Há, ainda, o banho depois daquela corrida, o banho do amor, o banho de verão (quem nunca tomou uma mangueirada com calor, que se vergue perante a torneira de água fria para o castigo) o banho de imersão, que é o mesmo que pôr o corpo em banho-maria (com muita espuma, se faz favor, e algumas velas à volta, apaguem-se as luzes); o banho checo; e o banho de bacia, caso tenha falhado o gás, mas que haja chaleira que aqueça mais de um litro e dê para as partes que devem, obrigatoriamente, ser limpas, nas directrizes obrigatórias do cumprimento dos mínimos olímpicos da higiene diária. Na casa antiga, no terceiro andar, até o meu pai instalar um segundo depósito, a água falhava com frequência e a bacia foi, por isso, a nossa higiene de cada dia.
Há, inclusive, sei-o, livros dedicados à história do banho, à história da tradição do banho dos povos, o banho turco, a sauna (dizem que é outra forma de banho), o banho húngaro, e quem não conhece a mui nobre e afamada tradição termal não é digno, sequer, de um esguicho de água.
E há o banho da noite.

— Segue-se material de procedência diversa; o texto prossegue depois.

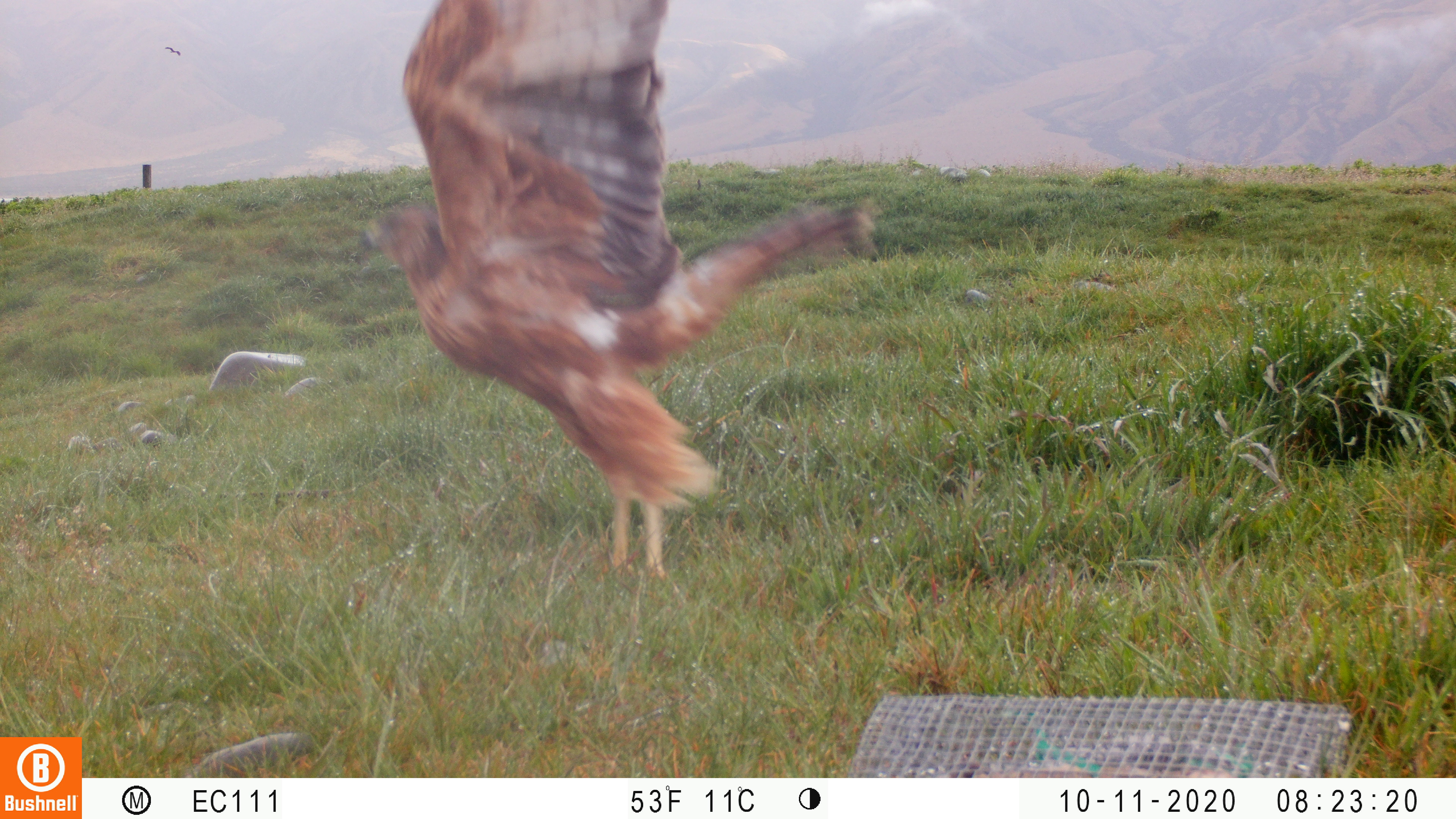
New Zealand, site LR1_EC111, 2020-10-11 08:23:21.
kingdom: Animalia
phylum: Chordata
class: Aves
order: Accipitriformes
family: Accipitridae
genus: Circus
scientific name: Circus approximans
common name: swamp harrier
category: harrier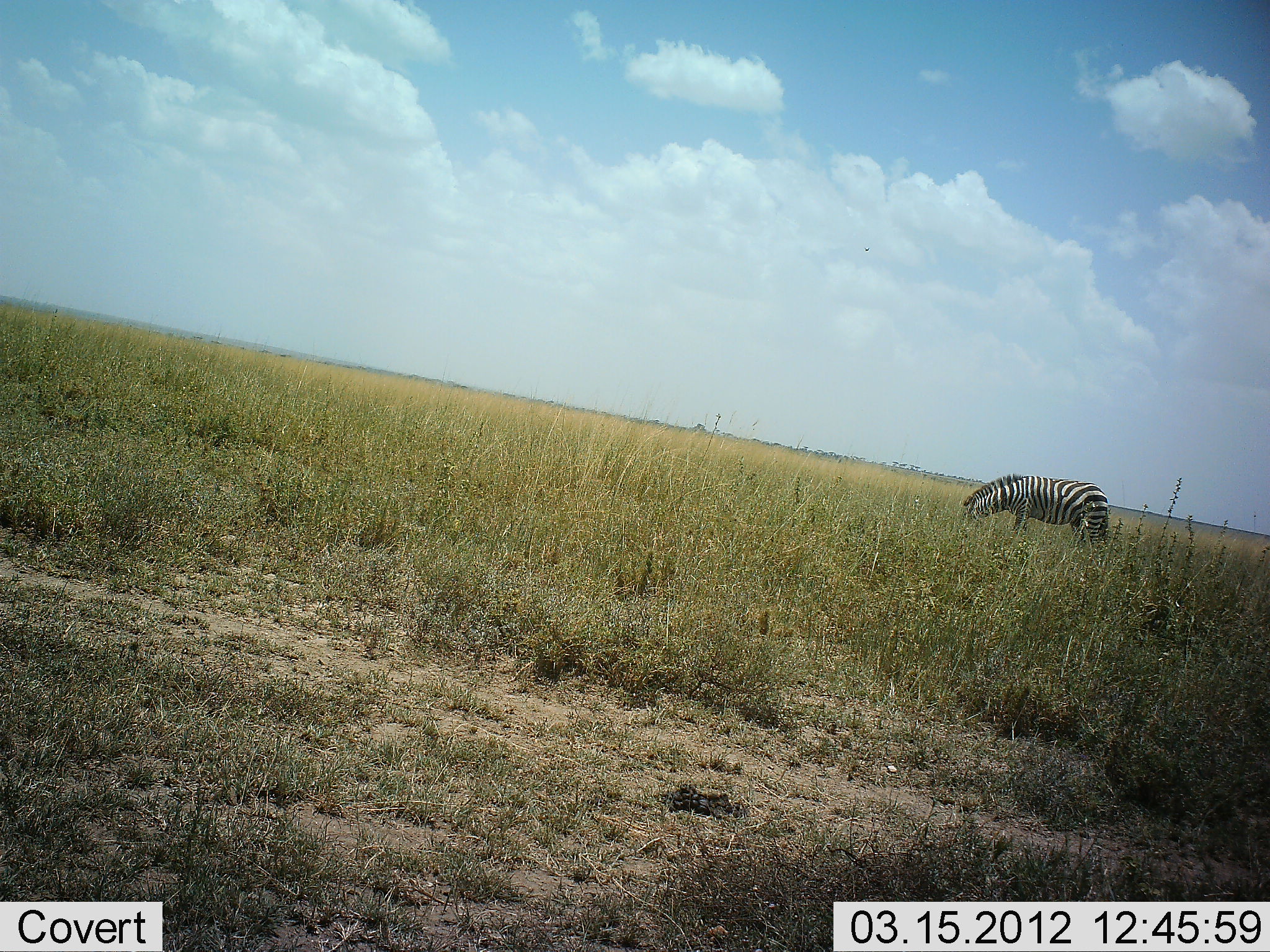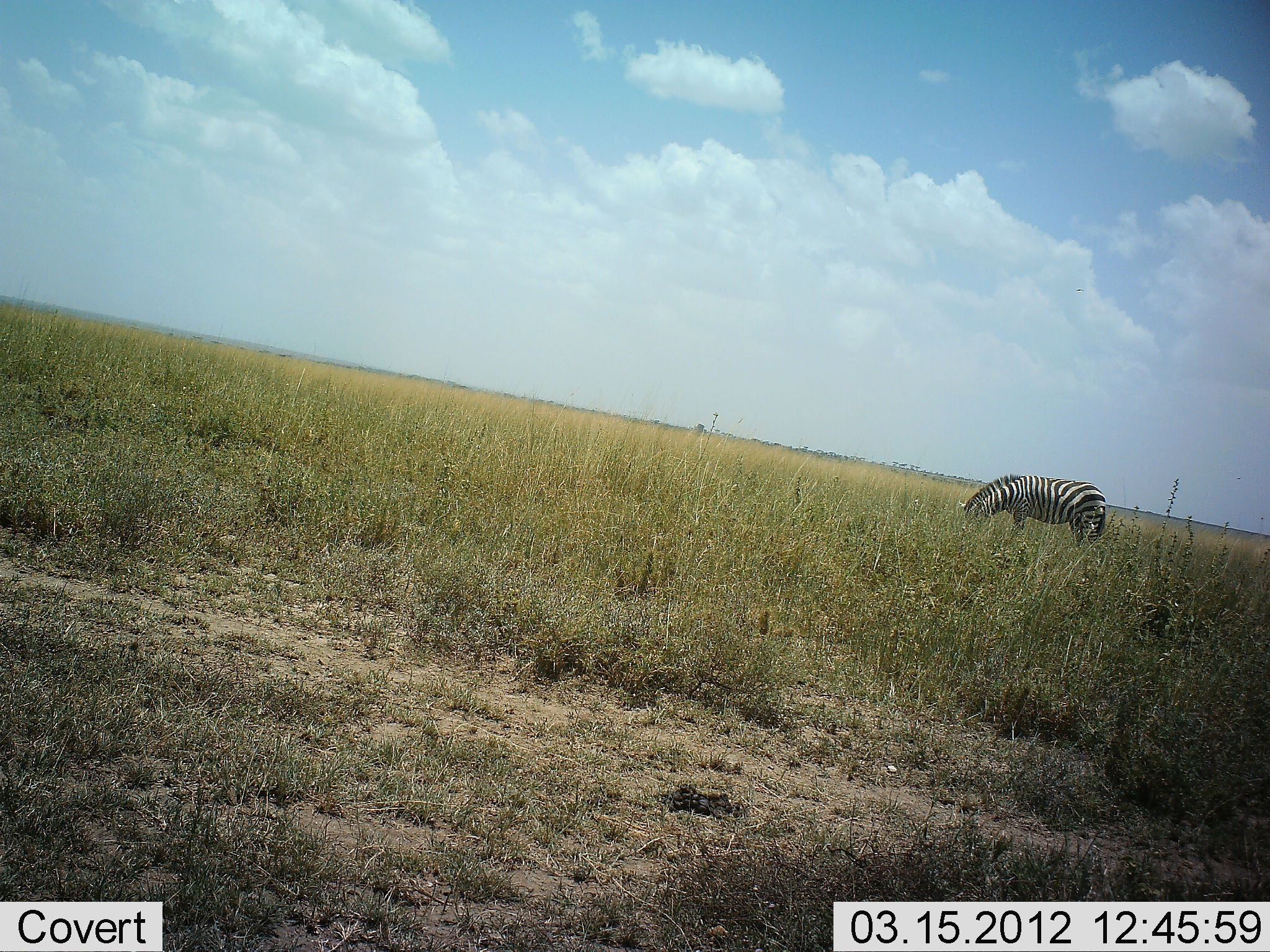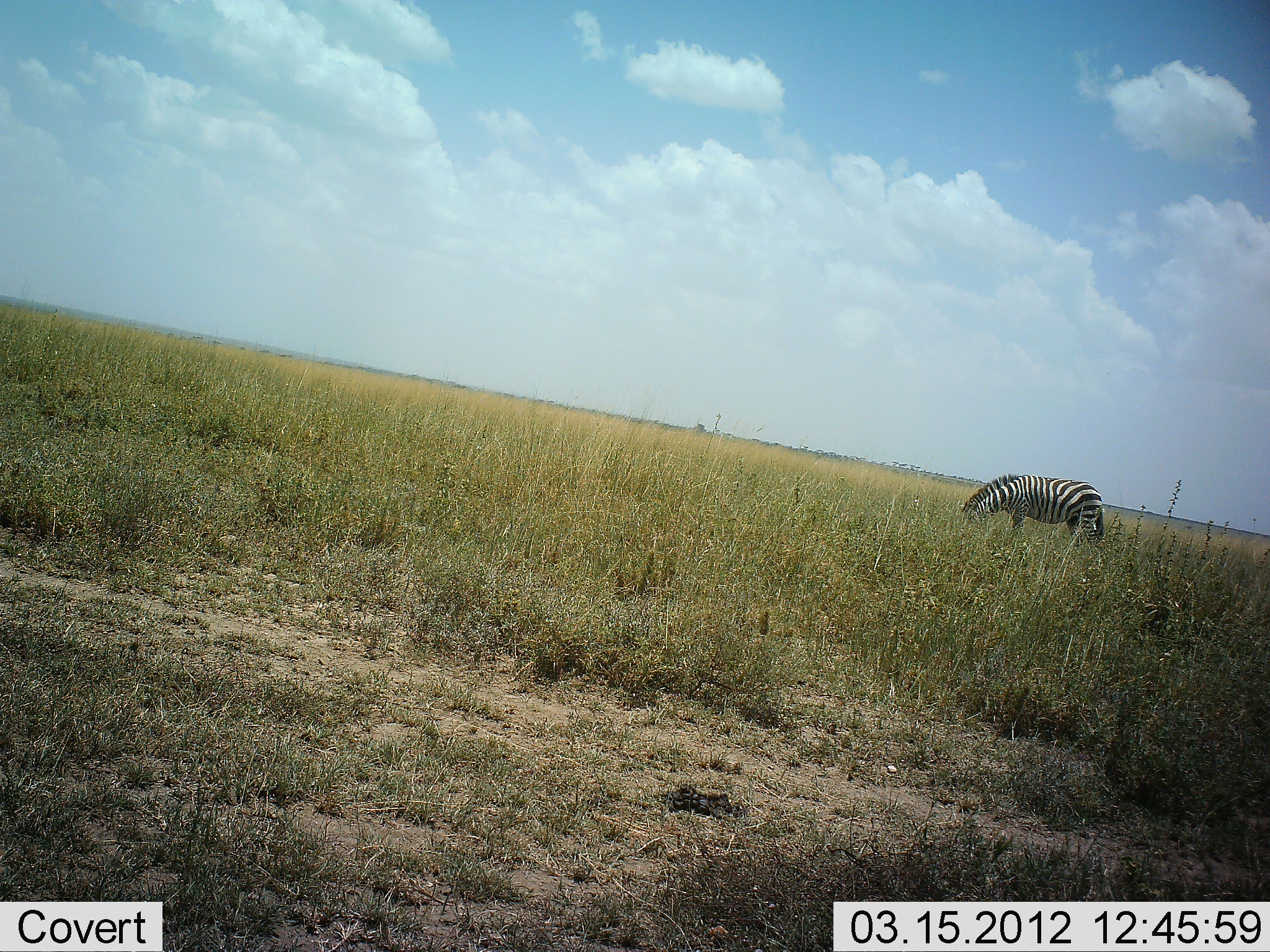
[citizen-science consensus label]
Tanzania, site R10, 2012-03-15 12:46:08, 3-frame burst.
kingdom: Animalia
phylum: Chordata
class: Mammalia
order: Perissodactyla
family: Equidae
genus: Equus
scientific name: Equus quagga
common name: plains zebra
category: zebra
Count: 1.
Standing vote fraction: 20%.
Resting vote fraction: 0%.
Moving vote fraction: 0%.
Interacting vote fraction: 0%.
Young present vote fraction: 0%.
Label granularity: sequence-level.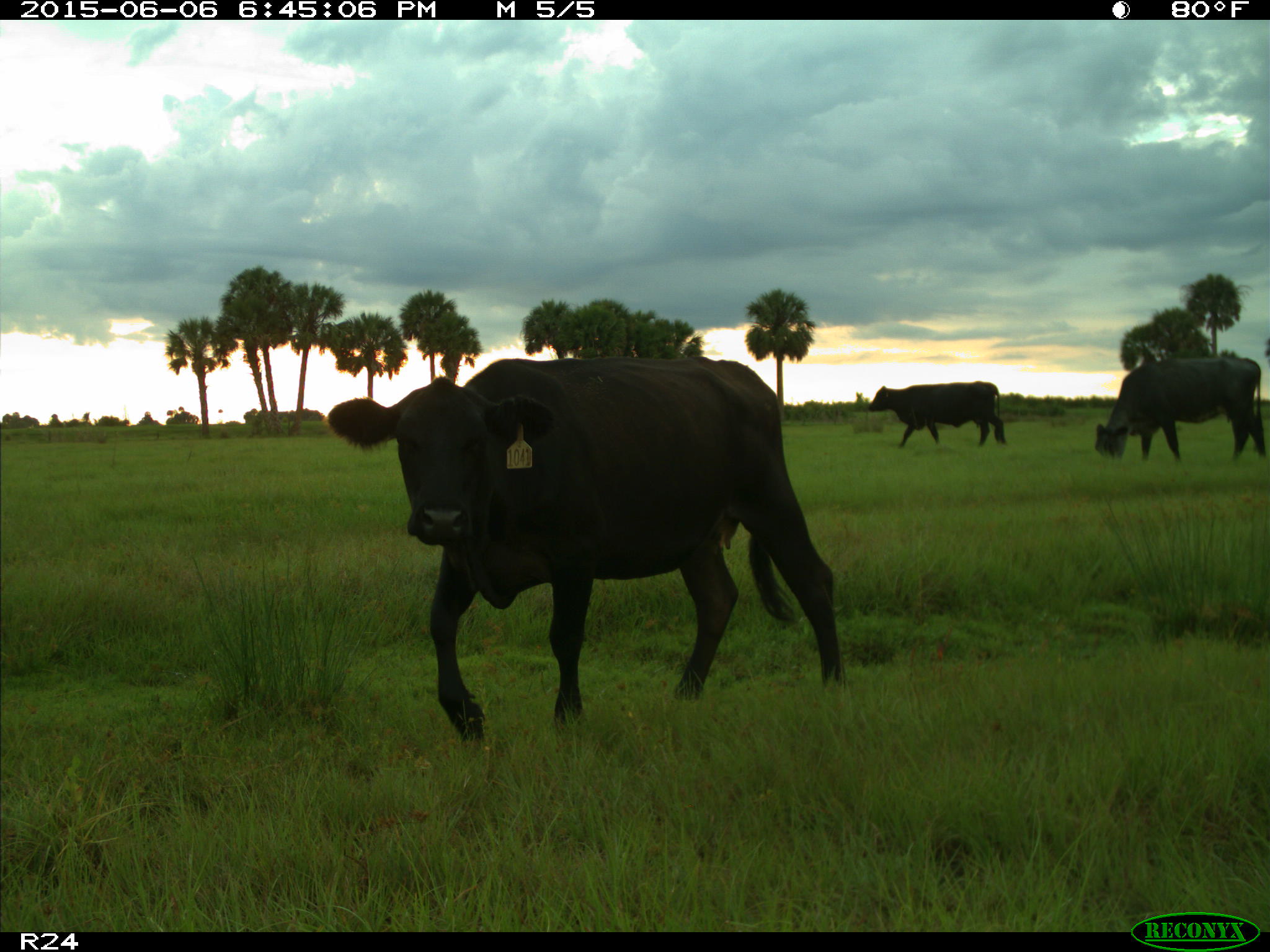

Chegamos ao ponto G, portanto. O banho da noite é o melhor, sobretudo o destes dias de invernia. O vapor da água na casa-de-banho, o corpo à temperatura ambiente, frio, a ansiar por um mercúrio mais infernal, o óleo pronto para a saída dele na prateleira, as gotas em cachoeira, borbulhantes, vaidosas dos centígrados ideais para aconchegar o corpo (quais furnas açorianas)....
Depois, um leve escorrer que vai amaciando a derme, em êxtase, um aleluia jubiloso, como se as gotas, por si, fossem deuses redentores, salvadores da geografia corporal. E eu ali, naquele instante, a liquefazer-me, em versão diáfana.
O cabelo, o primogénito na recepção da bênção vai agradecendo o milagre; haverá, certamente, pequenos Saravás a Iemanjá, enquanto as mãos já começaram a dança escorregadia pelo corpo, em busca do aroma ideal, condicente com o momento. (Sim, eu sei, ter mais de três cremes e dois sabonetes para variar é um exagero de esmero feminino, mas dizem os entendidos que não há salvação para mim).
O banho da noite, por isso, é o meu banho favorito, duração q.b., prazer, doce comprazimento que me enternece e me vinga das agruras da vida, dos problemas. Ele pode inclusive aliviar dor, auxiliar na fisioterapia das nossas preocupações, espantar o frio. Sem esoterismos, se me perguntarem o que tomo, já sei: banho nocturno, quentinho.